Pan Pacific Symposium Conference Proceedings


Author: Rao R. Tummala
Company: Georgia Institute of Tech.
Date Published: 2/18/2003   Conference: Pan Pacific Symposium

Abstract: As microsystems continue to move towards higher speed and microminiaturization, the demands for interconnection density, both on the IC and the package, increase tremendously. With the shift towards nano ICs by 2003 at or below 100 nm features, pitch of area array I/Os of the nano ICs needs to move towards 100 to 20 microns [1]. What would be the packaging technologies that will make this happen? Would they be at wafer level?
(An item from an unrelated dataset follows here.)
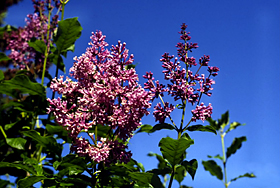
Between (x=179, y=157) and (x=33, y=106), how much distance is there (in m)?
1.95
Would this be micro- SMT?

Increasing system functionality with system-on-a-chip or system-in-package will place demands further to support extremely high digital and RF speeds beyond 10 GHz, and optical data rates beyond 100 Gbps. A completely new paradigm shift in high density packaging is required to meet these complex requirements. Current trends, both in IC and systems packaging including SIP and wafer level packaging are steps in the right direction, but they are at IC packaging level only.

What will be th next level of intercoonnections that are typically done by SMT technologies today. Is it possible that these level of interconnections would merge with the IC level interconnections so as to end up with one set of interconnections? The Packaging Research Center at Georgia Tech has been developing system-on-a-package (SOP) technology to integrate digital, RF, and optical, all on a multi-function, microminiaturized board.

Such a board is connected with micro- SMT in the short term and nano- interconnections in the long term. This paper reviews systems, IC, and high density packaging trends and summarizes some of the latest micro and nano- SMT interconnection technologies that are on the horizon.